The joints between the blades and their winged petioles are such anatomical novelties that a close-up of the situation is shown below:
from the January 18, 2019 Newsletter issued from Rancho Regensis north of Valladolid, Yucatán, MÉXICO;
elevation ~40m (~130 ft), N~20.876°, W~88.170°
PREGNANT WOMEN AND ORANGE-PEEL SHAVINGS
While Juan was mashing his leaves of the three medicinal plants into a tooth-ache-relieving paste, I remembered something: Earlier when he'd been telling me about the great pharmacopoeia of pain-killing medicines always growing around us, he'd showed me how to scrape a kind of mealy, moist powder off the surface of a Sour or Bitter Orange, Citrus x aurantium for adding to his various pastes.
"What about the Sour Orange scrapings?" I asked as he was finishing his grinding.
"No pregnant women here," he replied.
As with most folks in this area, Juan's first language is Maya.
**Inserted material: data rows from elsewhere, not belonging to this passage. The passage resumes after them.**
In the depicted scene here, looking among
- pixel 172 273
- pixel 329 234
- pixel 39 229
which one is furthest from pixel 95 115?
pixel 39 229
His Spanish is a jerky, irregularly conjugated kind, so partly with words and partly with hand gestures he told me that sometimes when you pass by a pregnant woman something on the order of "bad wind" or "the evil eye" transfers from her onto you, and maybe your arm will swell up and start hurting, and that's when you need the Sour Orange scrapings.
"Lemon juice will do, too," he continued. "And we have a smaller fruit like a lemon that's the best, but it's harder to find than a lemon. Sometimes people carry that lemon-like fruit in their pockets, and that wards off the problem, too."